** Excerpted data **
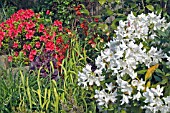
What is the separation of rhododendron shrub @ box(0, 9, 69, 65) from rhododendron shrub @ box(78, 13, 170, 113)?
2.37 meters

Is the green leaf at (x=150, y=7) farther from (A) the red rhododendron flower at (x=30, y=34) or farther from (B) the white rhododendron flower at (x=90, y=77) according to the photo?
(B) the white rhododendron flower at (x=90, y=77)

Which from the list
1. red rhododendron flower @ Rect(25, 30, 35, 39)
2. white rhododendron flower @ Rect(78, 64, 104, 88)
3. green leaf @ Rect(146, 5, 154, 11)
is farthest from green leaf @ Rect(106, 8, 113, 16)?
white rhododendron flower @ Rect(78, 64, 104, 88)

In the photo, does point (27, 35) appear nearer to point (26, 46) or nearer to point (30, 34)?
point (30, 34)

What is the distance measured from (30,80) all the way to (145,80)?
1750 millimetres

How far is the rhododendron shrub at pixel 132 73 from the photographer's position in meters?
3.14

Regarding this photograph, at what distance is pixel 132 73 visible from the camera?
10.4 feet

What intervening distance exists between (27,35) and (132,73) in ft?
10.2

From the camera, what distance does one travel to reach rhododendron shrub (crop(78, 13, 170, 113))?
3.14 meters

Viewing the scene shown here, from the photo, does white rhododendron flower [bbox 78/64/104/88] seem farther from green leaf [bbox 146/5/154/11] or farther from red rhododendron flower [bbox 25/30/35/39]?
red rhododendron flower [bbox 25/30/35/39]

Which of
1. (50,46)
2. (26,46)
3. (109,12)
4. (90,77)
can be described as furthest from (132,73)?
(26,46)

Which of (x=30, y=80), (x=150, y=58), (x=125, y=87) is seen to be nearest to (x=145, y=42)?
(x=150, y=58)

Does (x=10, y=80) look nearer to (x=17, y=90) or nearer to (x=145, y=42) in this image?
(x=17, y=90)

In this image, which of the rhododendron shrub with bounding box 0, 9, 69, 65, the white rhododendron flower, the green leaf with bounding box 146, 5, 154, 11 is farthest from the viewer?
the rhododendron shrub with bounding box 0, 9, 69, 65

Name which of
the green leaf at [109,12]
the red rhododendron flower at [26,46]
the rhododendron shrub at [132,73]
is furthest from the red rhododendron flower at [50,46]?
the rhododendron shrub at [132,73]
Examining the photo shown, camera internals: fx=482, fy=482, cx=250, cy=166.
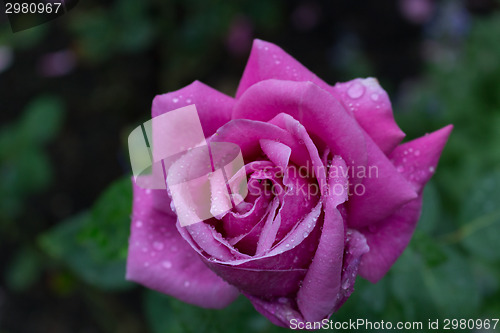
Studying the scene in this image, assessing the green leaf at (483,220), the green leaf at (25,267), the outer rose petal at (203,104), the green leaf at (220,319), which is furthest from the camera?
the green leaf at (25,267)

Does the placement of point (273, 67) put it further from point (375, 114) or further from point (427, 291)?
point (427, 291)

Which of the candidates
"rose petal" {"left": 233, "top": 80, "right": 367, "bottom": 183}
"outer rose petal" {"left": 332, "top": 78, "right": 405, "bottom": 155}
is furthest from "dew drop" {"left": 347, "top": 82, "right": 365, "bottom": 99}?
"rose petal" {"left": 233, "top": 80, "right": 367, "bottom": 183}

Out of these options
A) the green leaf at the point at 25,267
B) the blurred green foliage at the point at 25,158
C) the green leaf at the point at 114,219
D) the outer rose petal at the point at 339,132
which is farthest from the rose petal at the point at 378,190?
the green leaf at the point at 25,267

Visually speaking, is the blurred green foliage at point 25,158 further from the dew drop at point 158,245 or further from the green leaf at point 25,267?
the dew drop at point 158,245

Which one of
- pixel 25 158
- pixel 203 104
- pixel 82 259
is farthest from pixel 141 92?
pixel 203 104

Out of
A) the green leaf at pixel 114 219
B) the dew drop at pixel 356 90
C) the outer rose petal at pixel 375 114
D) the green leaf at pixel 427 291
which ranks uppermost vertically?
the dew drop at pixel 356 90

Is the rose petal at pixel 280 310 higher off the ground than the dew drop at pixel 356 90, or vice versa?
the dew drop at pixel 356 90
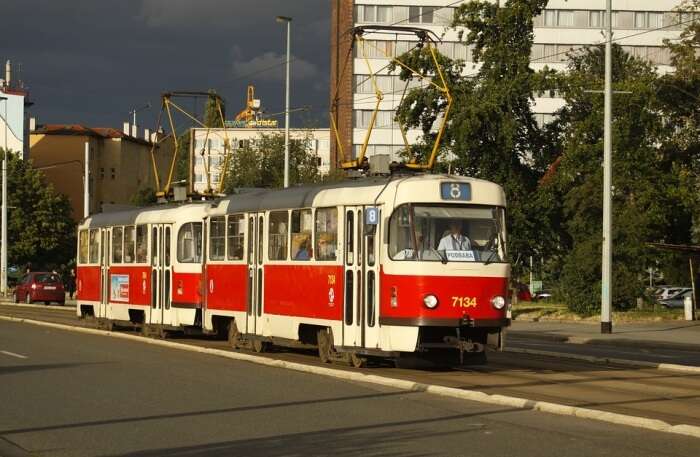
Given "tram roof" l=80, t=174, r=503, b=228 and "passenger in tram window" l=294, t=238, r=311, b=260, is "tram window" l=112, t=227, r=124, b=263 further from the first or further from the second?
"passenger in tram window" l=294, t=238, r=311, b=260

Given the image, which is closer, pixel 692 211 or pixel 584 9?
pixel 692 211

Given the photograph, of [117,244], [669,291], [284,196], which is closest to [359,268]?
[284,196]

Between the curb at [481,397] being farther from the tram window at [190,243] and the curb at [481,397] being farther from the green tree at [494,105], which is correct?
the green tree at [494,105]

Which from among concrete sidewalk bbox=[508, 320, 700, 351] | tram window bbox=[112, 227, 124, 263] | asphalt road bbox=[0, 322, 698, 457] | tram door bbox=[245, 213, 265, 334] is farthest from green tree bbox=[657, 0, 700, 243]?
asphalt road bbox=[0, 322, 698, 457]

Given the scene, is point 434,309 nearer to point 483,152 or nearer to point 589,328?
point 589,328

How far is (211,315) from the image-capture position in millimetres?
25688

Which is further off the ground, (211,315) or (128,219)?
(128,219)

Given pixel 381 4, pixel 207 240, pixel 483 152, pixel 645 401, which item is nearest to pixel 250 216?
pixel 207 240

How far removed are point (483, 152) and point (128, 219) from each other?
74.9 ft

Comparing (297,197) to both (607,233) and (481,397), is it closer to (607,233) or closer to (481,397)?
(481,397)

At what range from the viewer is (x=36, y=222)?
86750 millimetres

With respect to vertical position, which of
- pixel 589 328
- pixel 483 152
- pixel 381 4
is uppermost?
pixel 381 4

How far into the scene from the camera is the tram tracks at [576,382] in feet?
47.6

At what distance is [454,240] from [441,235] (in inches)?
8.2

** Task to complete **
Repeat the data line for line, starting at its first line and stopping after the line that contains "3.14 meters". Leave the pictures out of your answer.

** Exercise answer **
What is the separation of rhododendron shrub @ box(0, 9, 69, 65) from rhododendron shrub @ box(78, 13, 170, 113)?
2.37 meters

Is the green leaf at (x=150, y=7) farther from (A) the red rhododendron flower at (x=30, y=34) or farther from (B) the white rhododendron flower at (x=90, y=77) according to the photo?
(B) the white rhododendron flower at (x=90, y=77)

Which from the list
1. red rhododendron flower @ Rect(25, 30, 35, 39)
2. white rhododendron flower @ Rect(78, 64, 104, 88)
3. green leaf @ Rect(146, 5, 154, 11)
is farthest from green leaf @ Rect(106, 8, 113, 16)?
white rhododendron flower @ Rect(78, 64, 104, 88)

In the photo, does point (27, 35) appear nearer to point (26, 46) or nearer to point (30, 34)?
point (30, 34)

What is the distance measured from (30,80) all the way to (145,80)?
1750 millimetres

How far is the rhododendron shrub at pixel 132 73 from the photographer's position in meters?
3.14

Regarding this photograph, at what distance is pixel 132 73 visible from the camera?
10.4 feet

What intervening distance exists between (27,35) and (132,73) in ft?
10.2

From the camera, what distance does one travel to reach rhododendron shrub (crop(78, 13, 170, 113))?
3.14 meters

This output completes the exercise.